Yes, federal workers may read their scriptures
during breaks. And no, a worker will not get into trouble for
sharing his or her faith with a co-worker. Religious expression
shouldn't be treated any differently than non-religious expression.
The guidelines say that, as long as workplace efficiency isn't
disrupted, it's fine to share religious views, invite a co-worker
to attend worship services and engage in similar activities.
Harassment or coercion, however, are prohibited.
Federal employees are protected from subjection to a hostile environment
and from religious or anti-religious ridicule by supervisors or
fellow workers. If Susan often insults John about his lack of
faith, her conduct should not be tolerated. If a group of workers
repeatedly teases Mary about her sex life because they know that
she is a conservative Muslim and will be offended by such comments,
then the agency should curtail that behavior. However, an environment
in which employees simply disagree about religion can't be defined
Under these guidelines, supervisors must be
especially careful not to discriminate against employees on the
basis of their religion, religious beliefs or views concerning
religion. Pete, the supervisor of a large federal agency, may
invite his co-workers to his church wedding. But he may not tell
an employee that he expects to see her in church next Sunday.
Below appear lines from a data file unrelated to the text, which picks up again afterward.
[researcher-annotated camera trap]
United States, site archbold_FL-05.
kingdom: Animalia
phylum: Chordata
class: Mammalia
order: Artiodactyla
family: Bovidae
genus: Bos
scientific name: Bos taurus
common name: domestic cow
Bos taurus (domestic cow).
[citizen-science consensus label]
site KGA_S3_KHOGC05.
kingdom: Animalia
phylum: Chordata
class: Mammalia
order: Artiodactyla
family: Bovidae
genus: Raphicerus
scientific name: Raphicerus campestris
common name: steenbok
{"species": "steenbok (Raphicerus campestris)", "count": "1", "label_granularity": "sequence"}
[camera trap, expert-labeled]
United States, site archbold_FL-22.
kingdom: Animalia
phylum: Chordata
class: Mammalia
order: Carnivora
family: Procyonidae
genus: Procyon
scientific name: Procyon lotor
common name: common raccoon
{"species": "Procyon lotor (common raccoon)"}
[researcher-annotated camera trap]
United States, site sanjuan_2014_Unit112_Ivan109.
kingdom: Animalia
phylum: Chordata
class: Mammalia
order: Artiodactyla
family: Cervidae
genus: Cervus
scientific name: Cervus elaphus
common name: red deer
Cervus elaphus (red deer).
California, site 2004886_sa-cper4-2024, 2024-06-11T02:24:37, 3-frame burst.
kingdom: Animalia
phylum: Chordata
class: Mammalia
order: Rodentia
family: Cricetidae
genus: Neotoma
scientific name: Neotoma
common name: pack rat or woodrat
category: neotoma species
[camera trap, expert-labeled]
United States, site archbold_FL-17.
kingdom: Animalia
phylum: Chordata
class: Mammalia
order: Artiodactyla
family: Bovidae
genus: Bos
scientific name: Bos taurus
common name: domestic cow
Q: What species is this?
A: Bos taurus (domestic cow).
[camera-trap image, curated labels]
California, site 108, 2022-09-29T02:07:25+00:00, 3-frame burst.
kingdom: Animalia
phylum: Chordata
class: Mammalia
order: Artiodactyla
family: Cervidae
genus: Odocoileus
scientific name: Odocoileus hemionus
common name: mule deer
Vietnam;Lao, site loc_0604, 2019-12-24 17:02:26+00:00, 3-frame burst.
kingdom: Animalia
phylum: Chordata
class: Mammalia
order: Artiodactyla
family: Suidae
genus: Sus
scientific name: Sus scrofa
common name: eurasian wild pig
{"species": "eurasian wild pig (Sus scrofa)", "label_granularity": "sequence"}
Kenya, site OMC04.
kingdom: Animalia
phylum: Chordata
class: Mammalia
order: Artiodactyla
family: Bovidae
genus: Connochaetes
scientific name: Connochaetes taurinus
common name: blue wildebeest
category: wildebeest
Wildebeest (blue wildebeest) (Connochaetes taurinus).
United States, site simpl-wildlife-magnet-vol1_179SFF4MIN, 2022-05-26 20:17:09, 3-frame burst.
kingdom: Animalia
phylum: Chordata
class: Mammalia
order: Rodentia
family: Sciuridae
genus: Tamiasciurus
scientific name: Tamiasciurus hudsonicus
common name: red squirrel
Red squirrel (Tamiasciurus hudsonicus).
The guidelines also specify that federal agencies
should accommodate religious exercise by an employee “unless
such accommodation would impose an undue hardship on the conduct
of the agency's operations.” For example, Rachel, an employee
of the Labor Department, needs the day off for Yom Kippur. She
should be accommodated if her absence won't impose a heavy burden
on the department. What about Sharifa, who must wear a head scarf
for religious reasons? She should be allowed to do so as long
as her scarf doesn't interfere with the functioning of the workplace.
If four Christian co-workers want to meet for prayer in an empty
conference room during break, and other employees are allowed
to use the room during their breaks for other reasons, then the
Christians should be permitted to meet.
These guidelines achieve precisely what the
First Amendment intends: They maintain government neutrality concerning
religion while protecting the right of citizens to practice their
faith. Since the federal government is the nation's largest employer,
this is very good news for religious freedom.
As did the 1995 presidential directive on religion
in the public schools, these consensus guidelines demonstrate
that it is possible for Americans with deep religious differences
to agree on how to put the First Amendment into action.